T-Mobile, the fourth-largest wireless company in the United States, needs a buyer, not a partner. However, the chances that a buyer will materialized are unlikely, and even parent Deutsche Telekom admits it. DT’s CEO Rene Obermann said at a shareholders meeting, “Of course we continue to look for a long-term solution to improve earnings in our U.S. business. However, a complete sale like the one to AT&T is considered unlikely.”
DT lost $39 billion when federal officials killed a deal for AT&T (NYSE: T) to buy T-Mobile. The German company stepped away with a $4 billion break-up fee. That is not nearly enough to maintain and build the infrastructure T-Mobile needs to compete in new 4G technology. T-Mobile also has nothing close to the marketing money AT&T and Verizon Wireless have. Neither does T-Mobile have the Apple (NASDAQ: AAPL) iPhone — the greatest customer magnet in the industry.

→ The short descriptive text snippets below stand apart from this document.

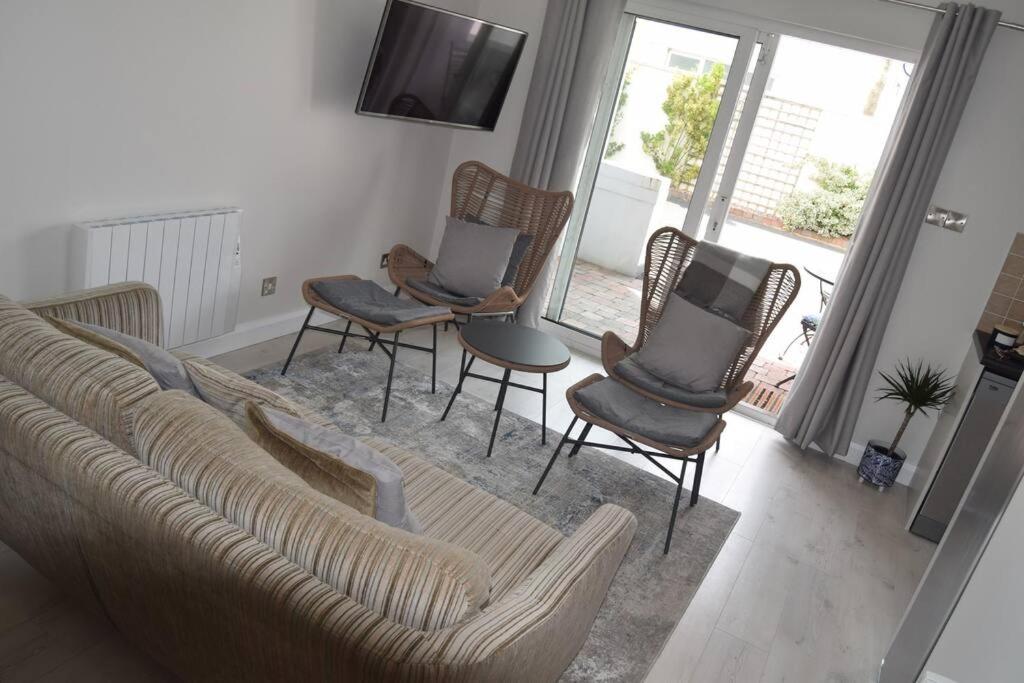 a living room with a couch and chairs and a television at 2 bed Apartment Ballycastle Seconds to Seafront in Ballycastle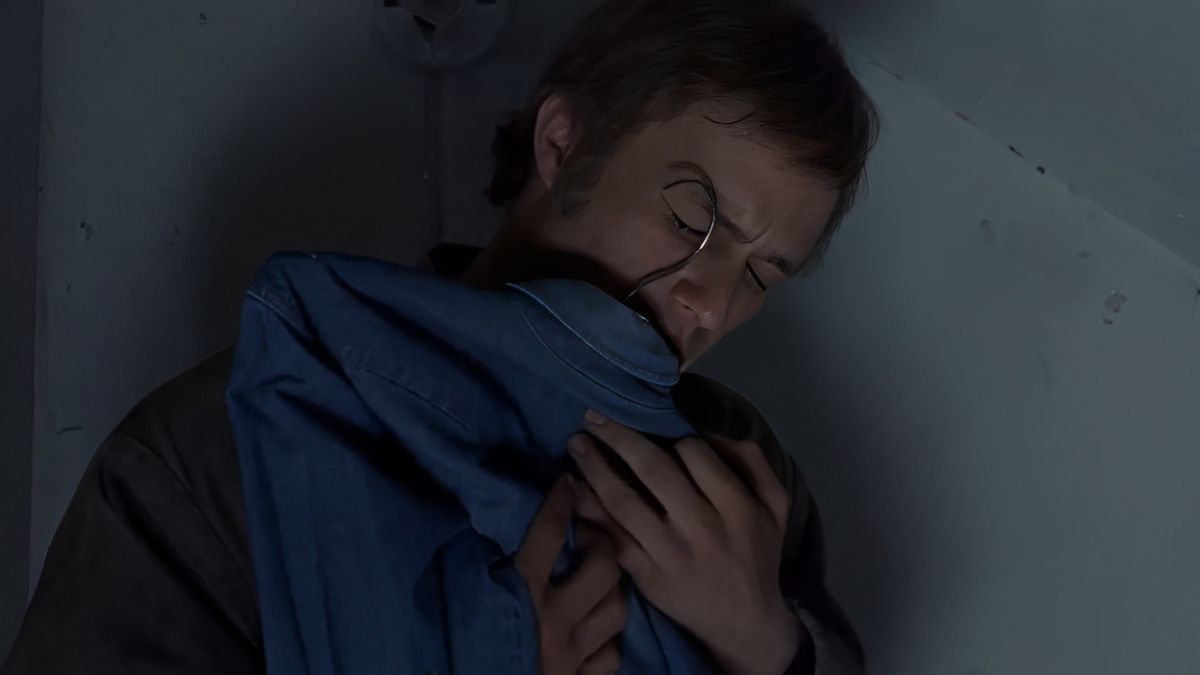 Ennis holds Jack’s shirt in Brokeback Mountain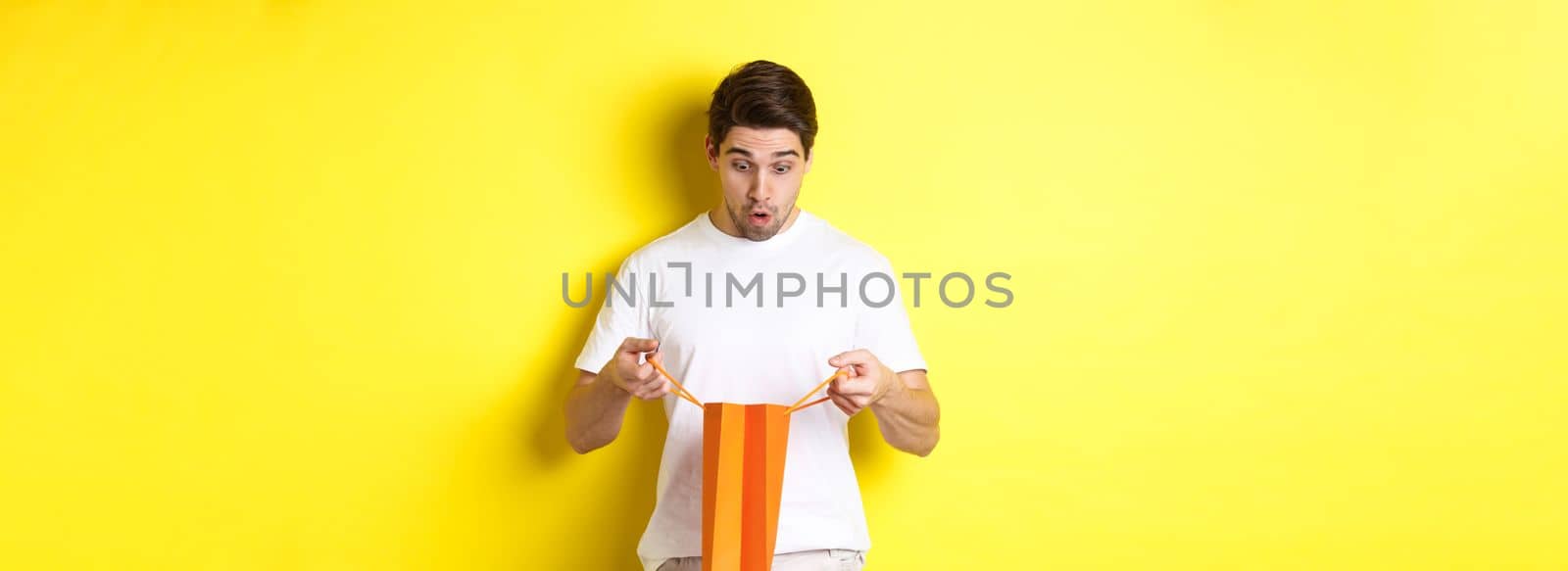 Surprised boyfriend open bag with gift, looking inside amazed, standing over yellow background by Benzoix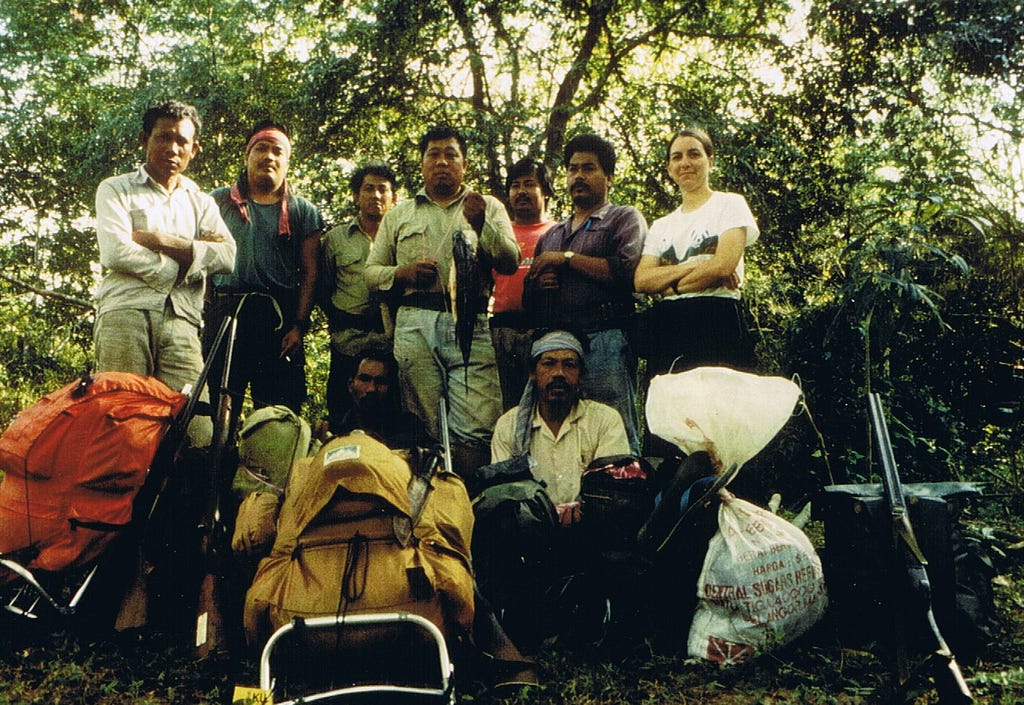 A group of people stand in front of their backpacks in a forest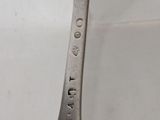a spoon that has a spoon on it with the word eat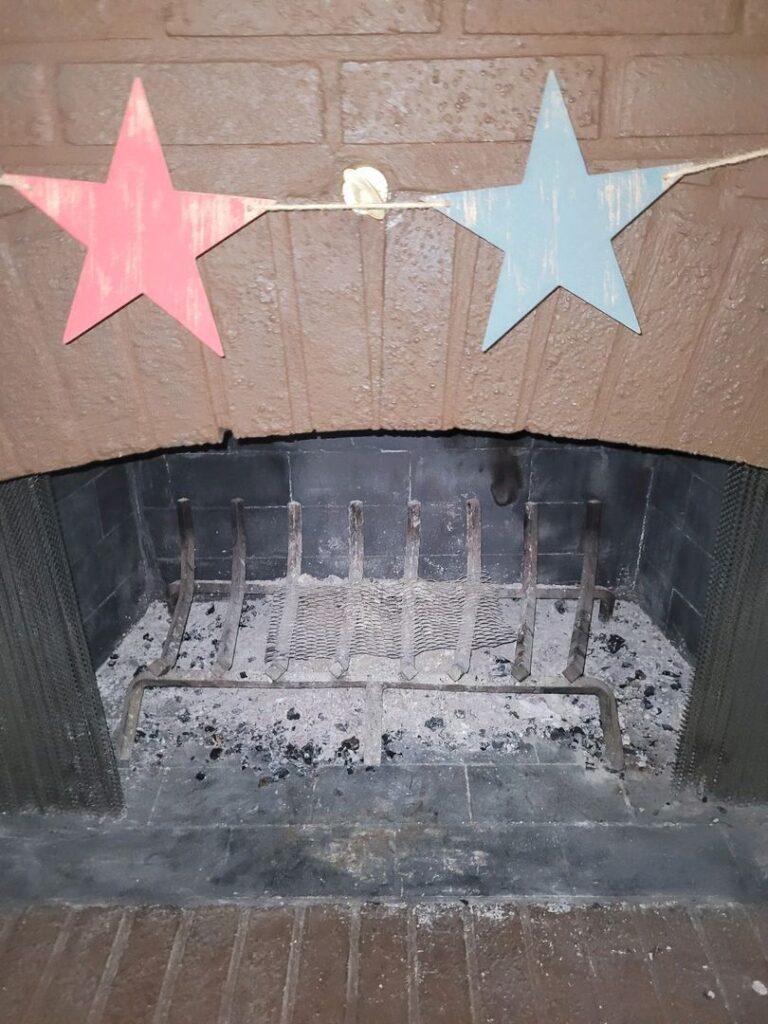 A brick fireplace with a metal grate, decorated with hanging pink and blue paper stars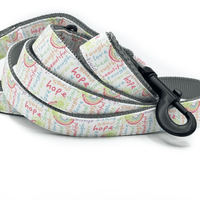 a dog leash with happy and positive words in a rainbow of colors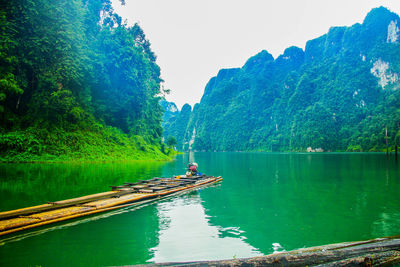 Scenic view of lake by trees against sky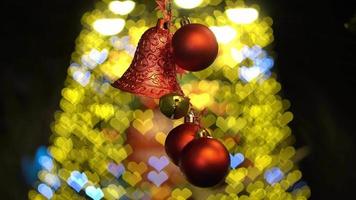 bola de navidad roja y campana ondeando en el árbol de navidad de amor video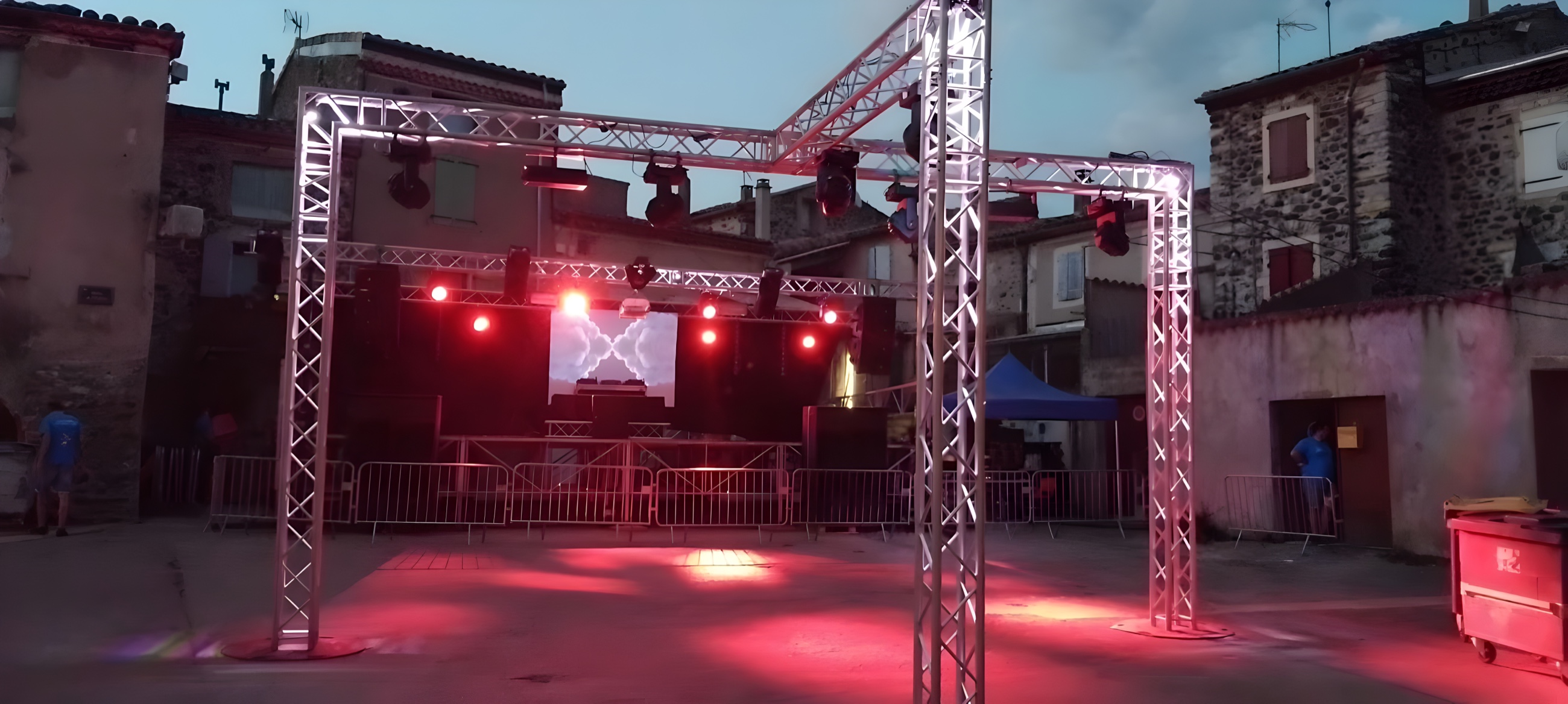 Portique de structures et scène éclairés en rose sur la place d'un village au crépuscule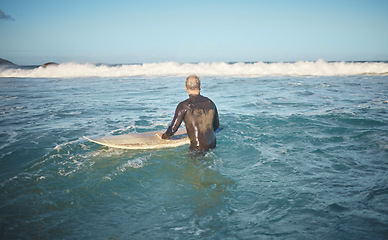 Image showing Surfer and man in water watching wave for high tide while holding surfboard at sunny USA beach. Retirement person enjoying surfing sport leisure in California waiting for ocean level to rise.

DT has access to capital to pump billions of dollars into T-Mobile, but it will not. T-Mobile has only 35 million subscribers. Fourth place in the market is not attractive, especially when even the third place company — Sprint-Nextel (NYSE: S) — is struggling with losses and subscriber attrition. AT&T and Verizon (NYSE: VZ) are too big and have too much market share to be challenged. And the wireless subscriber level in the U.S. is nearly 300 million. In other words, without a growing pie, the battle is over market share.
There is often speculation that Sprint and T-Mobile might combine. Yet, two weak companies cannot make a strong one. Sprint is also saddled with debt, and the infrastructures of the firms are not compatible.
T-Mobile has been orphaned by its own parent, and no company will risk picking it up.